• EXCERTO DO TEXTO
"""

Em A poética de Sérgio Frusoni – uma leitura antropológica, da autoria do antropólogo Mesquitela Lima, encontramos:

Amor ê pom, Bia (p. 84)

Bo ma amor, Bia, t andá tá crê massá:
Amor ta po aga, bo ta pô lenha
Amor ta po sal, bo, bo ta pol farinha.
(…)
Amor, Bia, ê aga, amor ê sal,
Amor ê forne, amor ê pader,
Ma pal dá pom, ê co lume dmorode.

O que é o amor?Quando é que se ama? Quando é que estamos prontos para amar? O que dizer a quem se ama? O amor precisa do seu tempo de cozedura. Até que esteja pronto, o que fazemos? Será que algum dia estará pronto? Amor e pom

Sô trode ratrote (p. 82)

Djodja ta co Lela na regóce
El ta tud te spial,
ta ninal,
ta suspendel pa bróce!…
Lela cá crê sabê!
Se seita ê metel mon na peite.
E tonte já ´l manobra, já ´l rebolbê,
que um mama já pulá pra fóra
e cardil cara tude
cô resping de se lête!
Má já ´l certa cô tornera,
e de boca lapóde na êl,
Já ´l chupá, chupá, tê que já ´l fartá!…

Êl tá tude t´abri boca, agora,
ta resmunga,
tá lisá quês dos cabelim
quel tem na cabeça…
ta spia sê mãe…
e cma êl te jonjá depressa,
Ê sô ruvra ôi, e… já ´l bá cô sone…

Possivelmente, não há melhor quadro que aquele que foi pintado aqui pelo poeta. Abnegação da mãe relativamente ao filho. A primeira, literalmente, tira de si para dar ao segundo. A pormenorização dos momentos e a pertinência dos movimentos revelam um olhar que, deveras, se mostrou curioso, atento e observador: A entrega da mãe e a seita do filho.

"""

• MATERIAL FORNECIDO
"""

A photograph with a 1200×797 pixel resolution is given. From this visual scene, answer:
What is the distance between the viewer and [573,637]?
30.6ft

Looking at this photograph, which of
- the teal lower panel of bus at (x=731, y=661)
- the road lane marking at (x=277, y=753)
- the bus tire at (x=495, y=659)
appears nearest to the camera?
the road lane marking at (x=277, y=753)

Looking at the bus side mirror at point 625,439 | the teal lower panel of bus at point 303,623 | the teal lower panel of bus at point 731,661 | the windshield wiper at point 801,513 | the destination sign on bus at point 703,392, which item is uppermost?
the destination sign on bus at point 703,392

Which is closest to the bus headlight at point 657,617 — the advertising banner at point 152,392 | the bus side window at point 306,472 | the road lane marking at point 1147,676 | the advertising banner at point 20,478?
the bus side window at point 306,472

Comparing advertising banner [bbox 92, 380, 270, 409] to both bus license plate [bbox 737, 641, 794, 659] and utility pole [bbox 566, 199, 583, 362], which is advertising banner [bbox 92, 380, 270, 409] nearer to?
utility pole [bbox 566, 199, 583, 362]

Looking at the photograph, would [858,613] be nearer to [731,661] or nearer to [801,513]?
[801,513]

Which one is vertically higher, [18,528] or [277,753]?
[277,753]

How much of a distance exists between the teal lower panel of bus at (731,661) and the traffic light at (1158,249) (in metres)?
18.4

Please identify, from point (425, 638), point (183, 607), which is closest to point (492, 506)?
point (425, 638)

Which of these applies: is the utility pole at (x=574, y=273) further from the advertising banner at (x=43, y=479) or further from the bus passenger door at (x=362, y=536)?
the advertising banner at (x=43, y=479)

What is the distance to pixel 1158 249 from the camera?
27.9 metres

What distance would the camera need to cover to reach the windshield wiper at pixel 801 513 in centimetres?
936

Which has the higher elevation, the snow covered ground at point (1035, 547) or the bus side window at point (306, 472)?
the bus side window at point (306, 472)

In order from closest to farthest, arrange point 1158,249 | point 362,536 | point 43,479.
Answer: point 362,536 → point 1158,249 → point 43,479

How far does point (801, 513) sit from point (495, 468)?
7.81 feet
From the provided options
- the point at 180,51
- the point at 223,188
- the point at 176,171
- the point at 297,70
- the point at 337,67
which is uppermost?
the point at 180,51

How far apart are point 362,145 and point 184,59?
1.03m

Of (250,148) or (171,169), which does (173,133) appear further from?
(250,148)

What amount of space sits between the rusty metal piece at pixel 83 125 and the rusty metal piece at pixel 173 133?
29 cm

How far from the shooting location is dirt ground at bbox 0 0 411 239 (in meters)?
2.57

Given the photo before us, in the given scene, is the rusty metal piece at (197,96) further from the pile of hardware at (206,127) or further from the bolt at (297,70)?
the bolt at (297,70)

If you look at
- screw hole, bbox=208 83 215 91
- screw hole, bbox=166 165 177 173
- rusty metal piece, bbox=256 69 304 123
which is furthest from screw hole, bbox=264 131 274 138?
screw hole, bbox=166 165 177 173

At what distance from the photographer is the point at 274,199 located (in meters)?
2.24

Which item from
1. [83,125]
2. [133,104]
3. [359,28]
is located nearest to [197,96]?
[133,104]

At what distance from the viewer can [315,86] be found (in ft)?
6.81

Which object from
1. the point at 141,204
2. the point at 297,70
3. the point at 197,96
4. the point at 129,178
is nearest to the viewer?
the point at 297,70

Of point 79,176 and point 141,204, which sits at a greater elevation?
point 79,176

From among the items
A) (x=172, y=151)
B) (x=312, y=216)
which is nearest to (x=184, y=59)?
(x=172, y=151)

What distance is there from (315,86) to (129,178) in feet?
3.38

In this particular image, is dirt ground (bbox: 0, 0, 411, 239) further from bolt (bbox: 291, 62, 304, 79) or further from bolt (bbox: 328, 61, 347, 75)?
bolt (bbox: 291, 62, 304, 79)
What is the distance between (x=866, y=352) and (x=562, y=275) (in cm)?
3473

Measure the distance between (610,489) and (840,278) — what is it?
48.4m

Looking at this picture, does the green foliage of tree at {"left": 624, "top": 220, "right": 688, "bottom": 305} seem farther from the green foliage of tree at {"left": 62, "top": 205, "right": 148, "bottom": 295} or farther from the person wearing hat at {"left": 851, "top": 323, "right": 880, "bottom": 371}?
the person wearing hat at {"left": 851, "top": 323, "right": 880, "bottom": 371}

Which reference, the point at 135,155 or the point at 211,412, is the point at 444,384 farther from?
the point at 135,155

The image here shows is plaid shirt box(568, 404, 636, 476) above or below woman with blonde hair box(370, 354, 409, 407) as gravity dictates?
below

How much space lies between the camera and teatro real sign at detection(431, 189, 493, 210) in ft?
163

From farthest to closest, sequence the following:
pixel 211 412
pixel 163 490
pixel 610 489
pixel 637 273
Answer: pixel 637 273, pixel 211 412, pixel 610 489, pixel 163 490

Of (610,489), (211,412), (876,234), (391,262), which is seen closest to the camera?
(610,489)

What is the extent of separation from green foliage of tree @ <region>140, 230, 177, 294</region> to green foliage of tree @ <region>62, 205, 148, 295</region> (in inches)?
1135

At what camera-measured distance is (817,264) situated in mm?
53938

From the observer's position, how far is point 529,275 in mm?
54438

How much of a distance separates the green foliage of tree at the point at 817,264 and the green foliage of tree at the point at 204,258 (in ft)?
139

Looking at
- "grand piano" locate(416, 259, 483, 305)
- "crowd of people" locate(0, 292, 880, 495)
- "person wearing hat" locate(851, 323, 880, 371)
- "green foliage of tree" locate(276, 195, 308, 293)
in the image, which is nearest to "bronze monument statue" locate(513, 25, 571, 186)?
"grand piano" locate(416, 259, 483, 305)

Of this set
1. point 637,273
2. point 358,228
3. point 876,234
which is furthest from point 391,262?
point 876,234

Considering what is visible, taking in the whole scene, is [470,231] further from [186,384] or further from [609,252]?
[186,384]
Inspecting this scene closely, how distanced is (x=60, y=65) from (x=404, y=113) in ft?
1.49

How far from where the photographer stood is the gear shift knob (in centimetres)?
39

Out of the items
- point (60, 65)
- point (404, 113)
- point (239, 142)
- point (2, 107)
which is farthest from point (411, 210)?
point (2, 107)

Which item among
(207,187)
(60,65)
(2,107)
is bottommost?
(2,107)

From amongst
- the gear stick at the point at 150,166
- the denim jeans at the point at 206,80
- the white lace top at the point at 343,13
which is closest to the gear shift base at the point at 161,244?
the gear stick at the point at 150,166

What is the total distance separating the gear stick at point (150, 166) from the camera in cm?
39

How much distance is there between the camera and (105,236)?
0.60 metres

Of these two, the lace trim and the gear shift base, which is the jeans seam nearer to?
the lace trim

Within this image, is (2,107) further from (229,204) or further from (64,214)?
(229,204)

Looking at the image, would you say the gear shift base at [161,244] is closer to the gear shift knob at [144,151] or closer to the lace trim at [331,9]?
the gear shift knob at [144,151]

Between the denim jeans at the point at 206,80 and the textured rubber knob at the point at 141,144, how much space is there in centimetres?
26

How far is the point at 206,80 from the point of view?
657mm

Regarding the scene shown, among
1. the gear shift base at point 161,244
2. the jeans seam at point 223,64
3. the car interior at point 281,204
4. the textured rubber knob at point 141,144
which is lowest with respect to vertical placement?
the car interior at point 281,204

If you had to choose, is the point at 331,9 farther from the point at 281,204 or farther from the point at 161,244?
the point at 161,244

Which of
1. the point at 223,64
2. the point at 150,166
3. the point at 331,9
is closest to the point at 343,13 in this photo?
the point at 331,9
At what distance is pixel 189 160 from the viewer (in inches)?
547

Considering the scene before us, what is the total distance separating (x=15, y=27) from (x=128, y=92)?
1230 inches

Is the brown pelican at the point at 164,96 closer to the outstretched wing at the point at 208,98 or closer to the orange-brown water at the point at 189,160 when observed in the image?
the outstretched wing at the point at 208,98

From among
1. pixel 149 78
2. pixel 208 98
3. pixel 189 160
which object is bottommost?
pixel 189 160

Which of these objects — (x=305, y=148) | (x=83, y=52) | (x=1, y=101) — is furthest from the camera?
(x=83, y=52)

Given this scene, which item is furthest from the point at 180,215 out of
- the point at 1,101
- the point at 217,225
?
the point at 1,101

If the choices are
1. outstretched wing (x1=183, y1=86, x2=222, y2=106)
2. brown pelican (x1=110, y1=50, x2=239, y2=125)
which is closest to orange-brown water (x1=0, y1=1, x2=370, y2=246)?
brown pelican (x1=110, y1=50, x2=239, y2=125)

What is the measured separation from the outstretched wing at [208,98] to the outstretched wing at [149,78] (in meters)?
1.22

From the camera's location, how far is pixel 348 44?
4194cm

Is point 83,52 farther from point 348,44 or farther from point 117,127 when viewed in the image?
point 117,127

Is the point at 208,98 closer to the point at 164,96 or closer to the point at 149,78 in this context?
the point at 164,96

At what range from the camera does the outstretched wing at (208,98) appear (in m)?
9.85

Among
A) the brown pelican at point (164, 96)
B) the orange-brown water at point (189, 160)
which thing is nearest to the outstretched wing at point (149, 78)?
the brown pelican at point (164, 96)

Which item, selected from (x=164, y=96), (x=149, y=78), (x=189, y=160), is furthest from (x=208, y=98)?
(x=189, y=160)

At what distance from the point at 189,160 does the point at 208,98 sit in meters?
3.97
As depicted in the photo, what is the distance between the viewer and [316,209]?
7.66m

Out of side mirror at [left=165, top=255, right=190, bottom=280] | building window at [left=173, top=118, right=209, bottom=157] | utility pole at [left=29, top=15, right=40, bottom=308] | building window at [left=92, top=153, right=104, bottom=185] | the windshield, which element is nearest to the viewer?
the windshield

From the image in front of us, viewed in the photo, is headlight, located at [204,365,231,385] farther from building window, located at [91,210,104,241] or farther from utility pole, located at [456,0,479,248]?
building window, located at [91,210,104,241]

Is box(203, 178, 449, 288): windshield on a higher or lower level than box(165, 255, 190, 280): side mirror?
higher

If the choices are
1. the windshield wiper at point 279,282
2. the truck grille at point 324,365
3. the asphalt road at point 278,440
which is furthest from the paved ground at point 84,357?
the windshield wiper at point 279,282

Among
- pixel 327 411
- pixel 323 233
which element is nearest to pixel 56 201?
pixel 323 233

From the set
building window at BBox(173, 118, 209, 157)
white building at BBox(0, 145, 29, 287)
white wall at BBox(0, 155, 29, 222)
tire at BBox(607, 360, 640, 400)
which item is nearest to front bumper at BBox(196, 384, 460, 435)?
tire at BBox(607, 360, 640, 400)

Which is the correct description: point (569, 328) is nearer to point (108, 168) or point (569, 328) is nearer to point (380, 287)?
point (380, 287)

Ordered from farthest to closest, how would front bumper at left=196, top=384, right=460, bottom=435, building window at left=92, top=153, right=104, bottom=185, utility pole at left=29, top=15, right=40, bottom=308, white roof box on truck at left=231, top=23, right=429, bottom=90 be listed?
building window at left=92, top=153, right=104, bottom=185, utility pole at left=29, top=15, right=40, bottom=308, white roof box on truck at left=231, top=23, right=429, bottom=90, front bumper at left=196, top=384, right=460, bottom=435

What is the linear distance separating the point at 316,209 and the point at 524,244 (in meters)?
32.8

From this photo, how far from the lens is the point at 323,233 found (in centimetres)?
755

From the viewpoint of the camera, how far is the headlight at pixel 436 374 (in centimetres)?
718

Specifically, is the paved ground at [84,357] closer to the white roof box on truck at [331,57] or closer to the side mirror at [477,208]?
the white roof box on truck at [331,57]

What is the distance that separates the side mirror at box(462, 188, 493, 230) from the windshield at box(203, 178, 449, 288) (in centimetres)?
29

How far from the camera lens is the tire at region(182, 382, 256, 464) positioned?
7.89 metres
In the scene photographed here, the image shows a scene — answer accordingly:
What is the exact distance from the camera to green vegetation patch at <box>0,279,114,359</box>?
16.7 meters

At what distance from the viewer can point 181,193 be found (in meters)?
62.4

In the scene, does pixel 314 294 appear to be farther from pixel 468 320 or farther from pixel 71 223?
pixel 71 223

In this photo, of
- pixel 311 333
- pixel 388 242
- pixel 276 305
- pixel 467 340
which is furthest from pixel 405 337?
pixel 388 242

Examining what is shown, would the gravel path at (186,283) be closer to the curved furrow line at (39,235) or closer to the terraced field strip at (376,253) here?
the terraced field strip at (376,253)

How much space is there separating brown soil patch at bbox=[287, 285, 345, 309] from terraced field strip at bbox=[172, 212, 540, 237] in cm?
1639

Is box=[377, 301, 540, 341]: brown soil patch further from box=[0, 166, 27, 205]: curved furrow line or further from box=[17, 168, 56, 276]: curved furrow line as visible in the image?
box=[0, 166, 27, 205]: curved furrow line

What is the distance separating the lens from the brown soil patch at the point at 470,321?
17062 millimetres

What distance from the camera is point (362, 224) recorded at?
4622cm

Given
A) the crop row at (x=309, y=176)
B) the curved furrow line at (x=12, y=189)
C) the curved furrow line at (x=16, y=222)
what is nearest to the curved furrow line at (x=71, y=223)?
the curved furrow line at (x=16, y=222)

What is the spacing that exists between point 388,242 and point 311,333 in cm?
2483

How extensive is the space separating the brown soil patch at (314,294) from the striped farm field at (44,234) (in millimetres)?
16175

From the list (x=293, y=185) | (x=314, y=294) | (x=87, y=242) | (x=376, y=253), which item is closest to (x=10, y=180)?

"""

• AÇÕES A REALIZAR
**A)** Responda, com base no excerto sobre Sérgio Frusoni, a estas perguntas:
(i) Quem é o autor de "A poética de Sérgio Frusoni – uma leitura antropológica"?
(ii) Em que página se encontra o poema "Sô trode ratrote"?
(iii) Segundo o comentário ao primeiro poema, de que precisa o amor?
**B)** Copie do excerto sobre Sérgio Frusoni o trecho que vai de "O que é o amor?Quando" até "ratrote (p. 82)", inclusive.
**C)** Diga se cada afirmação está de acordo com o excerto sobre Sérgio Frusoni. Responda sim ou não e cite as palavras do excerto que o decidem.
(i) O livro citado foi escrito por um antropólogo.
(ii) O poema "Amor ê pom, Bia" encontra-se na página 82.
(iii) O comentário afirma que a mãe tira de si para dar ao filho.

• RESPOSTAS ÀS TAREFAS
**A)**
(i) O antropólogo Mesquitela Lima.
(ii) Na página 82.
(iii) Precisa do seu tempo de cozedura.

**B)**
O que é o amor?Quando é que se ama? Quando é que estamos prontos para amar? O que dizer a quem se ama? O amor precisa do seu tempo de cozedura. Até que esteja pronto, o que fazemos? Será que algum dia estará pronto? Amor e pom

Sô trode ratrote (p. 82)

**C)**
(i) Sim: "da autoria do antropólogo Mesquitela Lima".
(ii) Não: "Amor ê pom, Bia (p. 84)".
(iii) Sim: "A primeira, literalmente, tira de si para dar ao segundo."